TASK DETAILS: Working from the entries that follow, transcribe exactly and only the lines from the one with "Explaing how to" through the last, pictures excluded.

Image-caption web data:
┌──

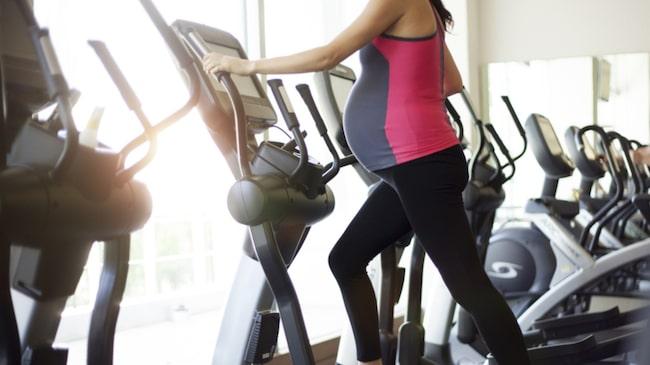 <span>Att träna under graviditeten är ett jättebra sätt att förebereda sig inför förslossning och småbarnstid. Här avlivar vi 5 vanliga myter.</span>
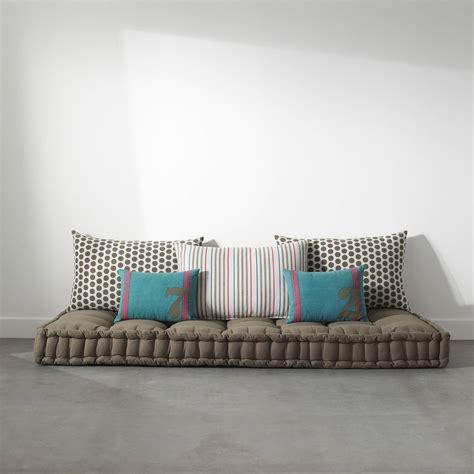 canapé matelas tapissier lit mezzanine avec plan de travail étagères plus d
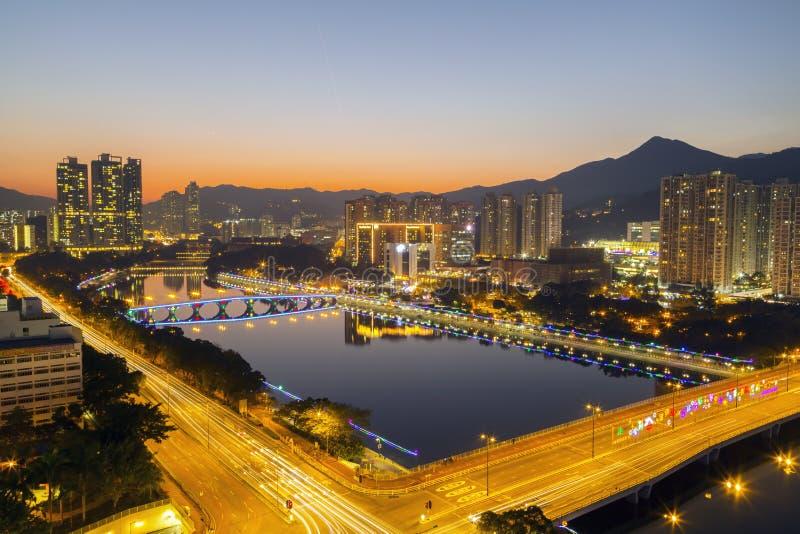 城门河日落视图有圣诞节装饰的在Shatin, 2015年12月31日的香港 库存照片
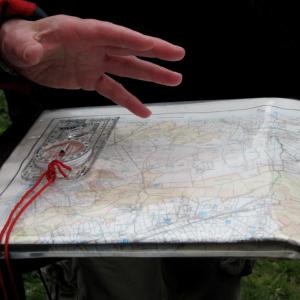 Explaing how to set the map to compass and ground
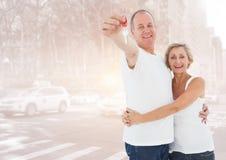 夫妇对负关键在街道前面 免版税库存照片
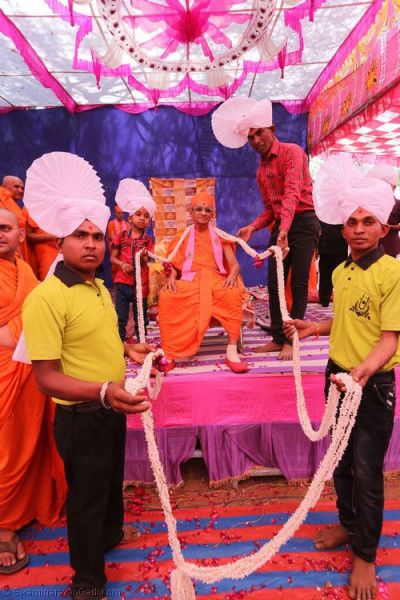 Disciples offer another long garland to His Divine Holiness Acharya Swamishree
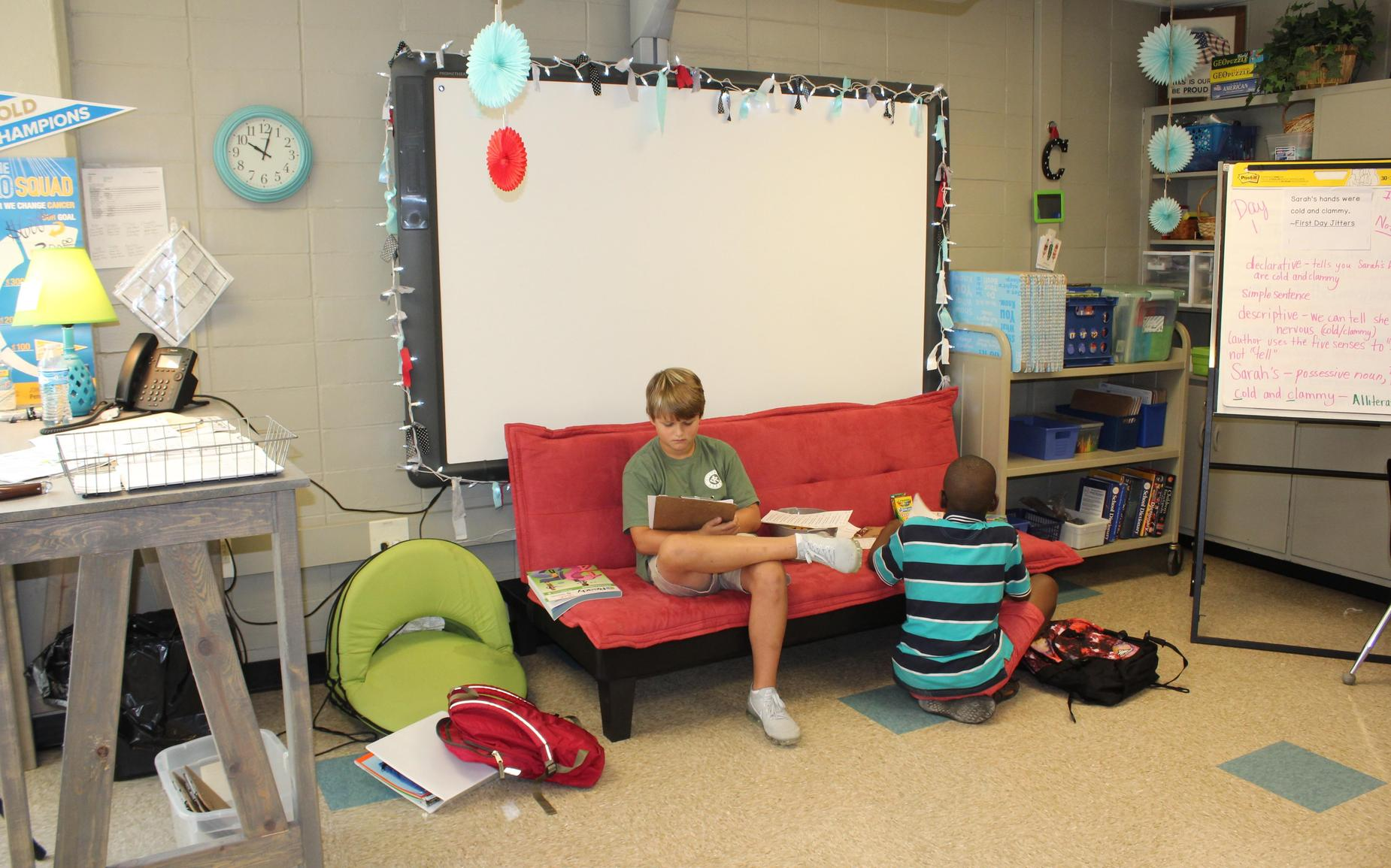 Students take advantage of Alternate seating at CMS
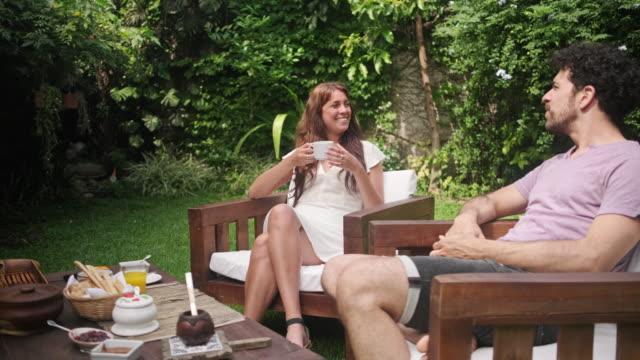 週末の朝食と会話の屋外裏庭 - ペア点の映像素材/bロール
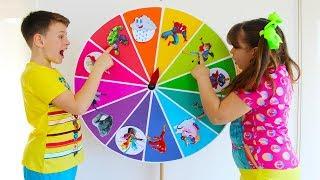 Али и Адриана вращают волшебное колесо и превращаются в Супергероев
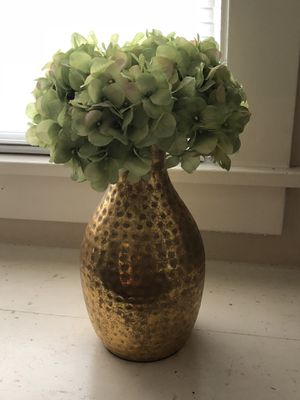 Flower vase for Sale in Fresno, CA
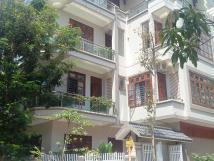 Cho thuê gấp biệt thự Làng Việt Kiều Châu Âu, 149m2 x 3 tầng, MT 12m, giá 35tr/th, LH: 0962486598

└──

WRITTEN SOLUTION:
 Explaing how to set the map to compass and ground
 夫妇对负关键在街道前面 免版税库存照片
 Disciples offer another long garland to His Divine Holiness Acharya Swamishree
 Students take advantage of Alternate seating at CMS
 週末の朝食と会話の屋外裏庭 - ペア点の映像素材/bロール
 Али и Адриана вращают волшебное колесо и превращаются в Супергероев
 Flower vase for Sale in Fresno, CA
 Cho thuê gấp biệt thự Làng Việt Kiều Châu Âu, 149m2 x 3 tầng, MT 12m, giá 35tr/th, LH: 0962486598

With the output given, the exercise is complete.